I am a sophomore at Brandeis University, originally from Wilbraham, Massachusetts. At Brandeis I have contributed to the activist community by serving as Campus Coordinator for Democracy for America, a student group that supports fiscally responsible, socially progressive candidates. I was also co-director for Brandeis Students for Barack Obama. After Brandeis, I will pursue a master's degree in urban planning.

10 thoughts on “Value People Before Cars”

  1. The institution of policemen aiding the flow of traffic – pedestrian and vehicular – precisely follows the master plan’s wording re: “separation of pedestrian and vehicular circulation”.

    The bike suggestion is a nice one, though as someone who bikes on campus – probably later into winter than many others – I have to say our infrastructure really is terrible.
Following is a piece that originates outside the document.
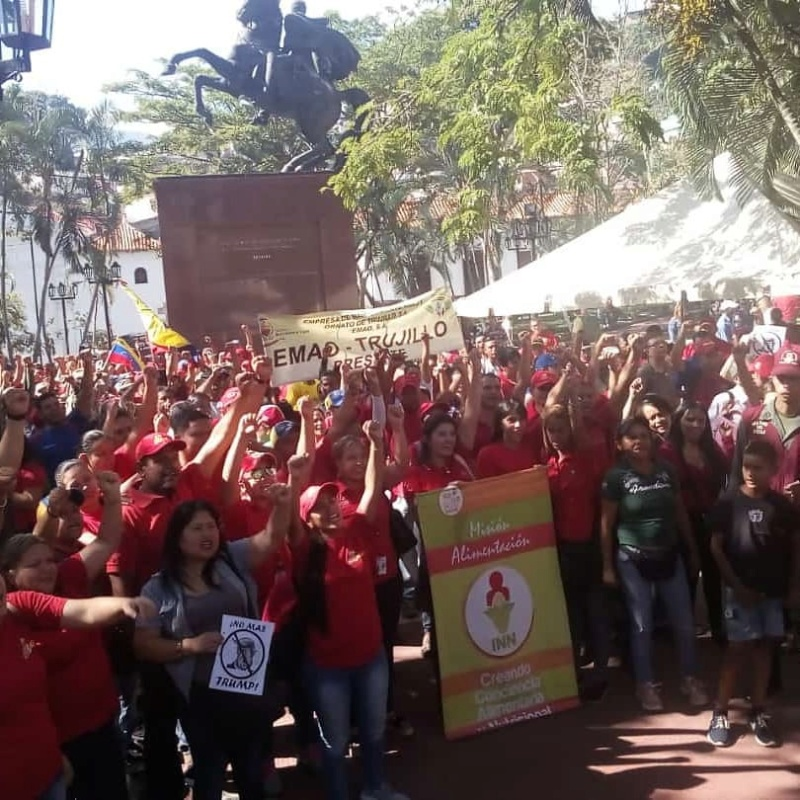 (Fotos) Trujillanos salieron masivamente a firmar para rechazar bloqueo de EEUU contra Venezuela 68898611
Beyond the potholes and street-wide speed bumps lining the ascent to Squire Bridge and up to the Castle and all the way around to the new pavement at ASAC…. The roads on campus simply aren’t wide enough for people and bikes: the turn by the library; the new rock installations down the main path. The new pavements in Admissions, the Castle path, the backside of the chapels, new Ridgewood paths, the walking path out the outer side of the new science complex– all are either poorly designed with regard to ramps or simply have no curb cuts at all.

    By the way, closing the loop road between wherever and wherever else won’t do much for bikes, either. “Never a way to win with you activists.”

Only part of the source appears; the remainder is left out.